4. Allscripts may use your PHR Data to operate and manage the Customa Patient Portal platform, software, and website; maintain and protect its computer systems; and comply with the law, such as responding to subpoenas and search warrants.
5. Allscripts may de-identify your PHR Data.
6. Allscripts may use your PHR Data for marketing and advertising purposes, including sending you customized marketing and advertising communications whether on our behalf or on behalf of third party partners with whom we may engage.
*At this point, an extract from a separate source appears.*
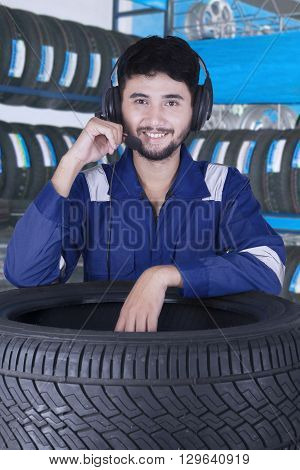 Image of a young Arabian mechanic standing in the workshop while wearing headset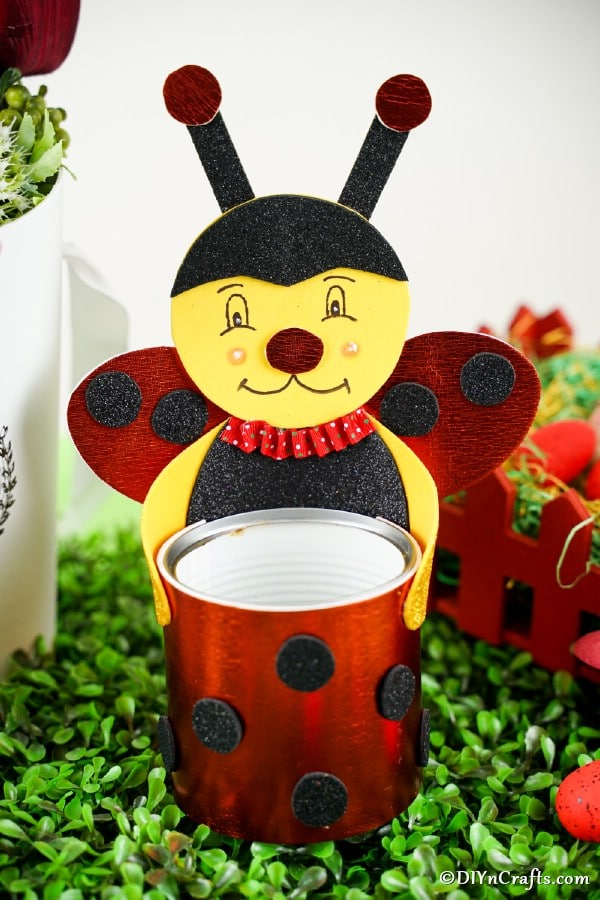 Upcycled tin can ladybug on fake grass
Allscripts will not sell any identifiable information about you to our third party partners without your consent.
D. Sharing Your Information With Third Parties
1. Allscripts may make your PHR Data available to third parties participating in the Service that are authorized by you or as necessary to complete transactions you authorize. Additionally, Allscripts may make your PHR Data available to third parties as directed by you. Allscripts may provide De-Identified Data to third parties and Service Providers that provide products and services to us, that help market or advertise to you, or that provide products or services to you. State laws may vary, and Allscripts may request an additional authorization from you. We may use third parties or Service Providers to perform any of the actions or activities allowed under this Privacy Policy and Terms and Conditions or pursuant to your valid authorization.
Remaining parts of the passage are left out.